Yes it was 4% to 6% --
Off of 287 which was our 2018 guidance.
Yes. And even with this kind of base that we're in right now with Georgia, we're well within that cone. And when you start to clear these units into rate base, the trajectory really takes off. So it's 4% to 6% and of course, next year, we'll update all that. But we're well within what we said.
And I think Tom, you said you could hit 4% to 6% every year, or is it like a cumulative growth rate?
It's kind of cumulative growth rate off of 2000, whatever it is 2018.
But we do expect to hit within that 4% to 6% range in each year --
Yes.
Off of 287 base, if you think about that as a cone of growth emanating from 287 will be within that band through the plan period is the expectation.
Our last question comes from Michael Lapides with Goldman Sachs. Please go ahead.
Hey guys, thanks for taking my call and congrats Tom and guys on a good quarter. I have a question, there was something in the Georgia Power rate case testimony that stood out a little bit, which was one or two of the intervenors, I forget which one made commentary about instead of having coal ash spend run through rate base albeit on expedited amortization schedule. Actually seeing if it could get securitized that that would be better for the rate payor for the customer in terms of the bill impact, just curious for your thoughts on that whether it’s even buyable under Georgia Statute and if not is there a mechanism or a method that would make sense to do stuff?
Yes, well let me give a couple comments. Number one, that idea whether it's a good idea or not will require legislation in Georgia, we don't have such a thing.
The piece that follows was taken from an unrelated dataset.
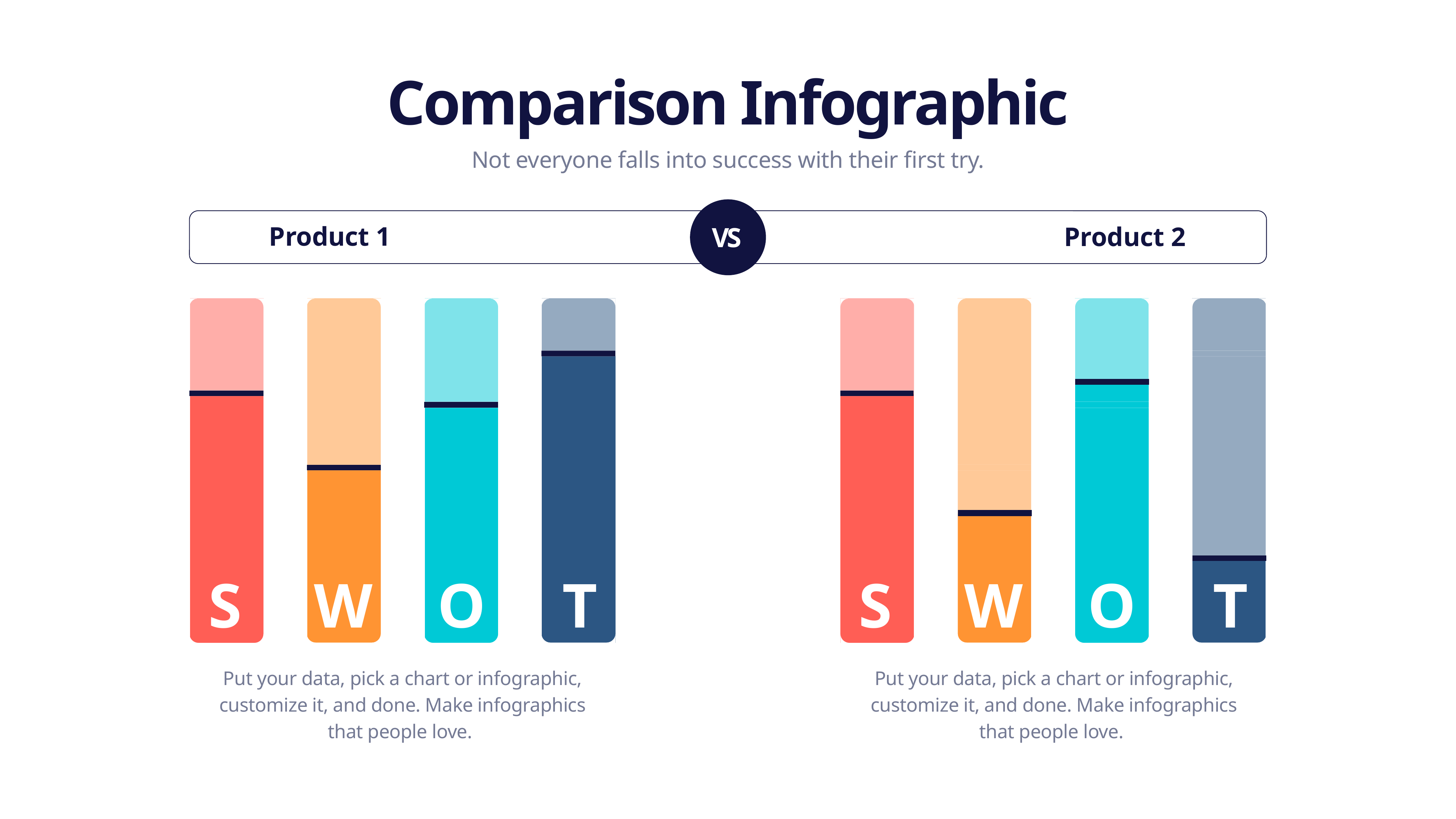
In the Product 2 chart, which bar is filled the lowest? T How many bars are in the Product 2 chart? 4 In the Product 2 chart, which bar is filled higher, O or T? O What colour is the filled portion of the S bar in the Product 2 chart? red In the Product 2 chart, which bar is filled higher, S or W? S What kind of chart is shown under Product 1? bar chart In the Product 1 chart, which bar is filled the lowest? W Which chart has the higher fill for the T bar, Product 1 or Product 2? Product 1 What letters label the four bars in the Product 1 chart, from left to right? S, W, O, T In the Product 1 chart, which bar is filled the highest? T How many bars are in the Product 1 chart? 4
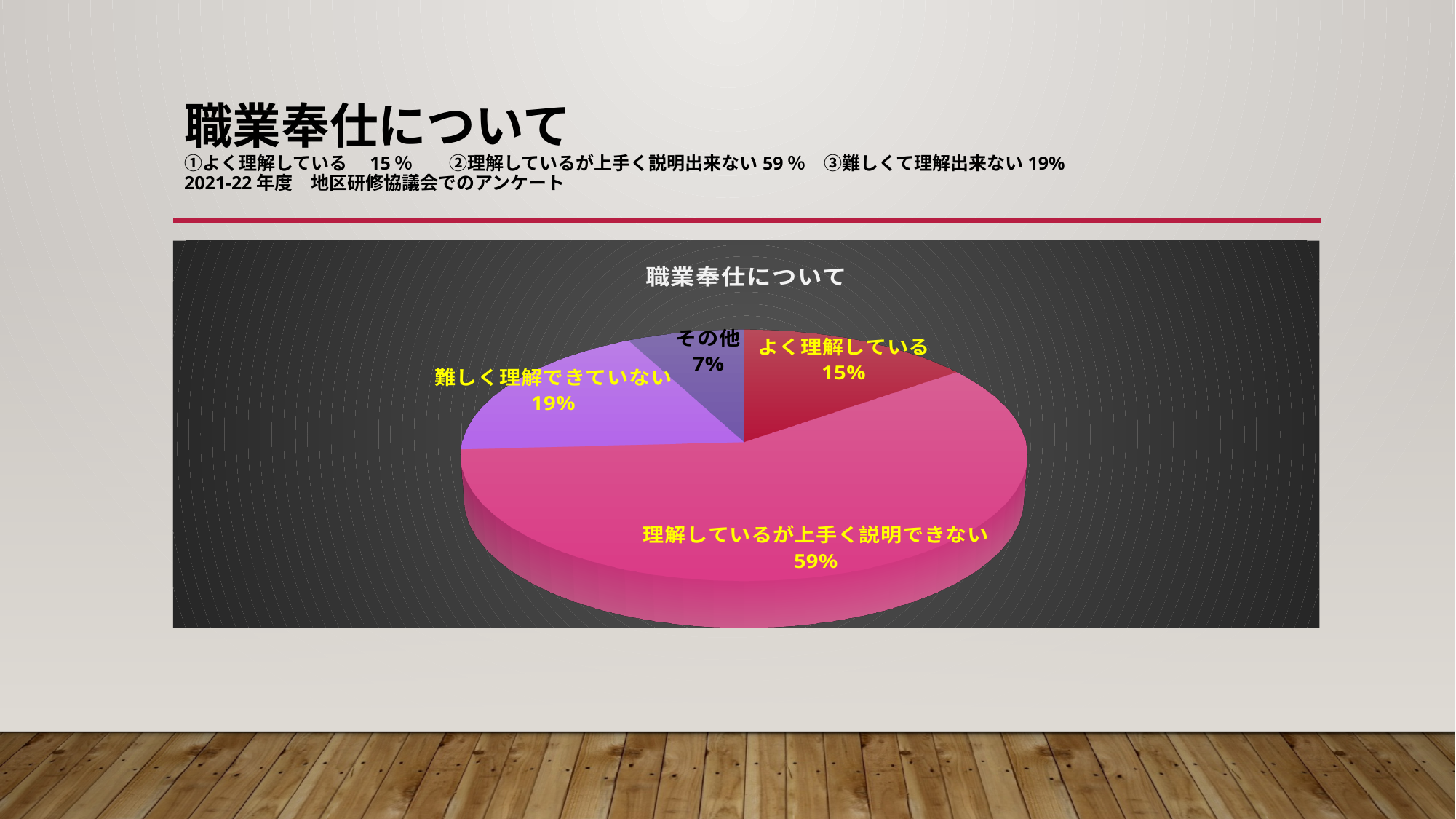
Which is larger, the slice for よく理解している or the slice for 難しく理解できていない? 難しく理解できていない What percentage of the pie is labelled よく理解している? 15% What is the title of the chart? 職業奉仕について What percentage of the pie is labelled 難しく理解できていない? 19% Which slice of the pie is the smallest? その他 How many slices does the pie chart have? 4 What percentage of the pie is labelled 理解しているが上手く説明できない? 59% What kind of chart is shown on the slide? pie chart What is the difference in percentage points between 理解しているが上手く説明できない and 難しく理解できていない? 40 What percentage of the pie is labelled その他? 7% Which slice of the pie is the largest? 理解しているが上手く説明できない What colour is the slice for 理解しているが上手く説明できない? pink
The other thing was I would also go back to the IRP discussion where this issue was considered and approved on in the IRP. But let the process workout and let the commission and the company and all the intervenors come to a successful conclusion, we think we will be treated well there.
Got it. Okay. Thanks, Tom. Just housekeeping question for 2018 numbers for in the release for things like O&M et cetera, that includes or excludes the businesses sold in the last 12 to 18 months meaning last year’s. I'm just looking at O&M; it actually shows it’s down more than $100 million. I wanted to make sure that was apples-to-apples.
The 2018 figure includes the O&M for the businesses that were owned in those years.
Okay. Can you -- I forget, you may have done it and if I missed it my apologies. Can you quantify what the O&M change would have been without those business so like-for-like?
About flat I guess is the right way to think about it, but we can give you some detail.
So instead of a decrease it would be flat.
Yes, okay.
And that's how we characterize I think the O&M for the call here. And Drew, kind of big, big plan is to eat inflation every year.
And that will conclude today's question-and-answer session. Sir, are there any closing remarks?
Well, just want to thank everybody for joining us. This is an awfully exciting time for us all. And I know we all get focused on Vogtle 3 and 4. But the thing I want to reinforce is the thousands of people at Southern that are making this business home that even despite these really extreme loads we had, really through the summer, and even into October, there was one day very early October, where we do a system-weighted temperature. That system-weighted temperature in October was 91 degrees. This is a time we are normally hitting outage season and you're taking a lot of resources out of play. The system responded beautifully, the transmission people, the generation people, and we proved our flexibility and resilience in this kind of extreme condition. We continue to serve customers well. By all front this company is hitting all cylinders right now.
So I know we all get excited and focused on Vogtle, I know I am. But I want you to know that the rest of the business is doing great. Thank you for your followership and look forward to talking with you soon. Take care.
Thank you, sir. And ladies and gentlemen, this concludes The Southern Company third quarter 2019 earnings call. You may now disconnect.